The Mudcat Café TM
Thread #117375   Message #2528955
Posted By: JohnInKansas
01-Jan-09 - 08:58 AM
Thread Name: Tech: Trojan infection
Subject: RE: Tech: Trojan infection
A web page/site that an automated "problem solver" sent me to some time ago might be more helpful to you than it was to me on that occasion:

http://blogs.technet.com/swi/default.aspx Microsoft Security Vulnerability Research and Defense.

This page is a "Microsoft Blog" but differs from most other blog pages where Mickey sends you to look for help in that only "official" posts/posters participate. It's thus free from the "self-proclaimed genius" comments that you have to wade through and ignore on the more public ones, but it is addressed to "developers" and professional IT managers so it's probably "too tech" for most of us.

Note that it's a very long page, so you have to scroll way down to see all of the subjects currently posted. There also are archive links in the right sidebar.

I don't see anything at the current page that I recognize as helpful for the problem you've described, but you may be able to make a better connection to your problem.

***

You mentioned that Windows Update is redirected to MSN and that Google links are redirected but you can type them in the addy bar and get to the site. In my Vista, update opens as a Control Panel section, so I can't easily tell what the connection is, but it might be of help that on Lin's WinXP pro SP3 machine, her WinXP Microsoft Update is at:

http://update.microsoft.com/microsoftupdate/v6/default.aspx?ln=en-us

If you can get to the update site and get Guardian up to date it might help.(would the Trojan have disabled the link if it wasn't helpful?). If clicking the link here doesn't work, you can copy the "display string" and paste it into the URL space, or type it in manually. One or the other may get you to a usable connection, or you may be able to read the URL you've been using from RtClick Properties for the link. If you can't read it from the Start Menu, right click and send a shortcut to desktop and try reading the URL from the shortcut properties(?).

***

The very intimate connection between Windows Explorer and Internet Explorer is visible in the ability to open a location on your own computer or on an internal network in Internet Explorer. At Start | Programs | Accessories | System Tools there's a "maintenance link" to open "Internet Explorer (no add ins)." If you use this link to open IE, it should open a blank page without even a home page showing, and the IE instance will have NO ADD-INS loaded. If you put a drive letter ( e.g. X: or X:\ ) in the address box, it will (or should) display the drive in Windows Explorer. You should get a warning that it will connect in "unprotected mode," but this mainly means, in this case, that the target drive doesn't show a "security certificate" and/or isn't a "normal page."

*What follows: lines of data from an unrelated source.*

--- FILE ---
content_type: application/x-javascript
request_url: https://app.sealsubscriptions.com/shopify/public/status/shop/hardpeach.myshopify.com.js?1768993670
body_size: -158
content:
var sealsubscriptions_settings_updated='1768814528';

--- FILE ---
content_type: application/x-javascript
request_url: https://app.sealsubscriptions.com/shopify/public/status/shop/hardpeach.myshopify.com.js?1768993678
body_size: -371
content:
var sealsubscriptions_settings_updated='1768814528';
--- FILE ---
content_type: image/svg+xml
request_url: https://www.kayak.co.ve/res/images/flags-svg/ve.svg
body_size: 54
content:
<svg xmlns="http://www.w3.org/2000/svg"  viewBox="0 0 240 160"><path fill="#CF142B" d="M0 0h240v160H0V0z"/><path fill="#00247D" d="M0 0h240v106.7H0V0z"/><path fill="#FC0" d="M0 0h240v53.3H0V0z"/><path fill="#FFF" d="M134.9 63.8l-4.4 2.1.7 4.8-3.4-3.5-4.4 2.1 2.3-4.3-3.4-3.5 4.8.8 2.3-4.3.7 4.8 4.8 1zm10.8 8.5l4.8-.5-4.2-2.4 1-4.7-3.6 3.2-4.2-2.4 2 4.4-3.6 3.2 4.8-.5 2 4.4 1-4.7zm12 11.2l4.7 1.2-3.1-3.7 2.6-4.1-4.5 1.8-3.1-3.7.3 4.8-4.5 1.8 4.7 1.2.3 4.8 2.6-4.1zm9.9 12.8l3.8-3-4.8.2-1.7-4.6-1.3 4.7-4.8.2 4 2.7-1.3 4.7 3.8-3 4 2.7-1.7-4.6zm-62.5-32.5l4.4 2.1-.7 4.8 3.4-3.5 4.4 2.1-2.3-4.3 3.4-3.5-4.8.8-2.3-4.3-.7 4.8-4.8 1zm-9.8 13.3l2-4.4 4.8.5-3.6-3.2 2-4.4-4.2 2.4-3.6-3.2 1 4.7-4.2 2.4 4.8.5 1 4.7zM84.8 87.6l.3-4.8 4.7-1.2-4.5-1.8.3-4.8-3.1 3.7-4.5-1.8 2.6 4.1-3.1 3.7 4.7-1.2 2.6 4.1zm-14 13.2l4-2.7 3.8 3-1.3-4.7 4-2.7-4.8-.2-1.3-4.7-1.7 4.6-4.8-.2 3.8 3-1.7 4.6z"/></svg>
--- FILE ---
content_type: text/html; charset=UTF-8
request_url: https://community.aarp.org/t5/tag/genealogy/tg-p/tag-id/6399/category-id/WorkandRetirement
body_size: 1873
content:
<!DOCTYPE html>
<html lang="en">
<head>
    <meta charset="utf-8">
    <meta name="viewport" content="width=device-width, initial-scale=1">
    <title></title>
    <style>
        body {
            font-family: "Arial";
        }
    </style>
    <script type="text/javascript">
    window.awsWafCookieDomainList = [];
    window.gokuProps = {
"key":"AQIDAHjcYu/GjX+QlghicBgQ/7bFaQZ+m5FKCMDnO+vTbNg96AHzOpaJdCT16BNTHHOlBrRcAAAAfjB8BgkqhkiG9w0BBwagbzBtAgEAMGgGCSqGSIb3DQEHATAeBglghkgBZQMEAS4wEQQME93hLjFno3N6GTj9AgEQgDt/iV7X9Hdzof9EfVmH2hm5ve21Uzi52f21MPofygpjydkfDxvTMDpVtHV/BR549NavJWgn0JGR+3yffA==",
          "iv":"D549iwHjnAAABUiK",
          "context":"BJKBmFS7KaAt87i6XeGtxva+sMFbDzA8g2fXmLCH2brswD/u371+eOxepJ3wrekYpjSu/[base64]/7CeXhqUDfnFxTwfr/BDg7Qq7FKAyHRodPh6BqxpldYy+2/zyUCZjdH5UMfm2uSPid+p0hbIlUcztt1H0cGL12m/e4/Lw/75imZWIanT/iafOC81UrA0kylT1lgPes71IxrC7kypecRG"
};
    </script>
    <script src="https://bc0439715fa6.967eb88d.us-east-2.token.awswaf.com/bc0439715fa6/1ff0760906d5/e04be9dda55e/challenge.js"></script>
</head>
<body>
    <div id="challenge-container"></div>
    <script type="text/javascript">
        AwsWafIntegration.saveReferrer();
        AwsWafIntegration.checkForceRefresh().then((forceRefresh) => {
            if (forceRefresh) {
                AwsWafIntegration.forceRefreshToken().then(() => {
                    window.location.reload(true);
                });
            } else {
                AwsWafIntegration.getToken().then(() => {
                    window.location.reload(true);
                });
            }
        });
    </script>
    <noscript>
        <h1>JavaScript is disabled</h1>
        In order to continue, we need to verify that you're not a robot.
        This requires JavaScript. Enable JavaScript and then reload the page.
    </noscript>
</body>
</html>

You should be able to use whatever "identity" you normally use for a network drive, but it may be more convenient to map one (Windows Explorer | Tools | Map Network Drive) to give it a drive letter on your local machine. If (????) the network drive opens and is visible using the "no add-in" IE route, it would strongly suggest that your problem is embedded (or is executing through) an IE add-in.

***

Perhaps a last resort is to ask for help from Microsoft. At microsoft.com, on some support link or another (it moves around) you should find a "support using web chat" link, sometimes on a "contact us" page. In most cases, they'll refer you to "phone support" if you present your case as a problem that appeared with a Microsoft Update. (Asking for help with an update at web chat is the simplest way I've found to get the current phone support number for your location, but if you find a direct link to the number you can use the one it gives you.)

Support is free for problems with updates; but the vmail choices at the phone support numbers don't let you tell them that's why you called. The key to getting in is that when they ask if the software was installed on your computer by a manufacturer you must say NO. (You are calling about the patch software installed by Microsoft, and not about the OS installed by your OEM.)

If you can get past the recorded choices, you should reach an actual person, where you can complain that "since the update on (date) my machine is all crappy." If/when they decide it's not a patch problem they'll probably ask for a credit card number, at which time you can just say no and hang up, but sometimes you'll glean quite a bit of helpful assistance without having to yield to the extortion. (A good tech support person really hates to quit without a solution; but they're not all that dedicated.)

***

I don't really know if any of this will help, and I don't know if you know that I know that you probably already know about all of it. Just some thinking out loud.